Stored items
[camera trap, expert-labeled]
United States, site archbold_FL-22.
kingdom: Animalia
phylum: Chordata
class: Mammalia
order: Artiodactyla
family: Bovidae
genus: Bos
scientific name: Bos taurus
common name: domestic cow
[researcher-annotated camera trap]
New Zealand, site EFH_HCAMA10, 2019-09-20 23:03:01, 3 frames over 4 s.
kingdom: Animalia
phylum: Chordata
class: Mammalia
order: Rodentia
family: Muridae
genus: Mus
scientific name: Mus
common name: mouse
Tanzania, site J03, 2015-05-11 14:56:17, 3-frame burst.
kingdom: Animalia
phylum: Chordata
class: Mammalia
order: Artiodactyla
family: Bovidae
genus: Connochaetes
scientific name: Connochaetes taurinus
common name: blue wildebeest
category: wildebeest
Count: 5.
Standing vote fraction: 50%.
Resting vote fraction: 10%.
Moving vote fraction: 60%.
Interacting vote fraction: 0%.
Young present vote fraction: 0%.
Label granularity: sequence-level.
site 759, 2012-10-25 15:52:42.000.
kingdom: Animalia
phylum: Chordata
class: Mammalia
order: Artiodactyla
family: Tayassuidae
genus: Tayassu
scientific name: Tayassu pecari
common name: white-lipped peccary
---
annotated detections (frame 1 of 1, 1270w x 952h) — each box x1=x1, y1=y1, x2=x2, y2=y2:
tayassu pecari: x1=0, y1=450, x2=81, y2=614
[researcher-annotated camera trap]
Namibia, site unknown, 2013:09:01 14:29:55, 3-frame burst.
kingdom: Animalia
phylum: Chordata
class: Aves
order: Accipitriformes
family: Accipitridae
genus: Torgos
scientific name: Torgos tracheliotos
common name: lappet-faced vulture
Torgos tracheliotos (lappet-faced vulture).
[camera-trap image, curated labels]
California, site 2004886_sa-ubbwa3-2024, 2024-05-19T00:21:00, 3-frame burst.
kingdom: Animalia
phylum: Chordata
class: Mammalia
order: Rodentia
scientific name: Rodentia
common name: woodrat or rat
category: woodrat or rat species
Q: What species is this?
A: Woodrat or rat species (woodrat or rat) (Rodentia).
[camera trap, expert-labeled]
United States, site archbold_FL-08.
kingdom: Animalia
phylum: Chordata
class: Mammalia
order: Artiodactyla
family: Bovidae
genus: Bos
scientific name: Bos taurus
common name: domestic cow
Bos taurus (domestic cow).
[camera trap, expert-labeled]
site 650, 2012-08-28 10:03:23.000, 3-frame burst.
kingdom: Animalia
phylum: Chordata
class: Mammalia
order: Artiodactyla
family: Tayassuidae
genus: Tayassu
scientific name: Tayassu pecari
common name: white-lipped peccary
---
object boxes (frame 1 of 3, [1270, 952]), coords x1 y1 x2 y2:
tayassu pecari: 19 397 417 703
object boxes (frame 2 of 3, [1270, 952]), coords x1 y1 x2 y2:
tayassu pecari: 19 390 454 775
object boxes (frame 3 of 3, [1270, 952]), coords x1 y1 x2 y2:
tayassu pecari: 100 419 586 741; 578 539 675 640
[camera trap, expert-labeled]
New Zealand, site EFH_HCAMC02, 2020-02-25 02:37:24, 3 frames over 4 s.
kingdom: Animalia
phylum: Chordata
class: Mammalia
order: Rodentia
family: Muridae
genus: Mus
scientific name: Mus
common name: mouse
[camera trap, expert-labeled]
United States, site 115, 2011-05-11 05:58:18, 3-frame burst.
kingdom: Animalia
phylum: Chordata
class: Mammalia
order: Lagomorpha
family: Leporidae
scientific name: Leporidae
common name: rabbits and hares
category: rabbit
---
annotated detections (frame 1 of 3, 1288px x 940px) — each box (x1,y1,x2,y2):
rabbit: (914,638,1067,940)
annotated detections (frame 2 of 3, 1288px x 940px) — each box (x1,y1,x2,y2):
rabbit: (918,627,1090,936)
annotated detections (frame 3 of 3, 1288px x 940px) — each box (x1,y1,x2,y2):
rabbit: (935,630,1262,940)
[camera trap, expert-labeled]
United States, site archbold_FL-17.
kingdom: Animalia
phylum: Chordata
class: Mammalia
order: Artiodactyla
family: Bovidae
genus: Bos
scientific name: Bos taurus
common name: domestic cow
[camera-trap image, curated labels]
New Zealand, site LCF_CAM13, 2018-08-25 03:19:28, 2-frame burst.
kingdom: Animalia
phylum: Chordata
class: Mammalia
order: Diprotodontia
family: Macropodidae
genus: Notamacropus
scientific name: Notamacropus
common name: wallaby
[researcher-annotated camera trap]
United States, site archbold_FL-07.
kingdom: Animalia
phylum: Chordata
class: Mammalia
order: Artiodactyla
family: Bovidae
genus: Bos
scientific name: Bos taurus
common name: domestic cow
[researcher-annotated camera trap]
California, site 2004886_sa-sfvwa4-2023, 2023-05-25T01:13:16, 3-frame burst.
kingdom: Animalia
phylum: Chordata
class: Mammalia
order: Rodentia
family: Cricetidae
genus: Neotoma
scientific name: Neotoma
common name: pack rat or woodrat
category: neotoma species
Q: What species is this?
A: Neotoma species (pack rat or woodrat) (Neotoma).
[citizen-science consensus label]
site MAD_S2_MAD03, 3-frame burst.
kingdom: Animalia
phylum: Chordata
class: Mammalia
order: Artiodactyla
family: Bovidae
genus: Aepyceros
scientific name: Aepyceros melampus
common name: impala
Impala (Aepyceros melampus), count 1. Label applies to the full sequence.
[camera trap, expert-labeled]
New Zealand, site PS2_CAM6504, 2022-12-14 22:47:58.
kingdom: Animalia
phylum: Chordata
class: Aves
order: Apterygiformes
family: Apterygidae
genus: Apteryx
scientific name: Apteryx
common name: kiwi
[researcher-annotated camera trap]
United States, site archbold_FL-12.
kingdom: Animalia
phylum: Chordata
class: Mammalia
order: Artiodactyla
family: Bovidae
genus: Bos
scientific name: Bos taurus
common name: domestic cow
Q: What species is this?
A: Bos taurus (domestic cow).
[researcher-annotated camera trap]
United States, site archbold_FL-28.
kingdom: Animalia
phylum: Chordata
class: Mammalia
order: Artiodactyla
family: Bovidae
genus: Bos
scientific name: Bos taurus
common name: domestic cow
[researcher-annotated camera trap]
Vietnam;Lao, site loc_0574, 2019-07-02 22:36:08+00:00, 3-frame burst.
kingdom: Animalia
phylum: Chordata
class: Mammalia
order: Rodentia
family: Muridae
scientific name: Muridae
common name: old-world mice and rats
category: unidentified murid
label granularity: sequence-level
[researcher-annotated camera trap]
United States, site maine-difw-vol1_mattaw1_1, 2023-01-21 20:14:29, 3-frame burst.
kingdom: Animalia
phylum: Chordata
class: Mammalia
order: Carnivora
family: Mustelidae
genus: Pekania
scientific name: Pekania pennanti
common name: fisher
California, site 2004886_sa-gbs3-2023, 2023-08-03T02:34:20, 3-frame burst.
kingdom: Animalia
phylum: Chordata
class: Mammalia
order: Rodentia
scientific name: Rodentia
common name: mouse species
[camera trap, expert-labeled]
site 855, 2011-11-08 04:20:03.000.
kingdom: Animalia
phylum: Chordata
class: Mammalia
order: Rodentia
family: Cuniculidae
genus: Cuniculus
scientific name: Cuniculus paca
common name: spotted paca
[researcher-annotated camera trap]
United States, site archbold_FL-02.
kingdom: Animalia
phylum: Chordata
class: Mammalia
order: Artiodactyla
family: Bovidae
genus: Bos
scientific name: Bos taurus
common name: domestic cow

- Assignment
Return the lines above, starting at the one that contains "family: Cuniculidae" and running through the last, exactly as they appear, with no extra lines.

- Answer box
family: Cuniculidae
genus: Cuniculus
scientific name: Cuniculus paca
common name: spotted paca
[researcher-annotated camera trap]
United States, site archbold_FL-02.
kingdom: Animalia
phylum: Chordata
class: Mammalia
order: Artiodactyla
family: Bovidae
genus: Bos
scientific name: Bos taurus
common name: domestic cow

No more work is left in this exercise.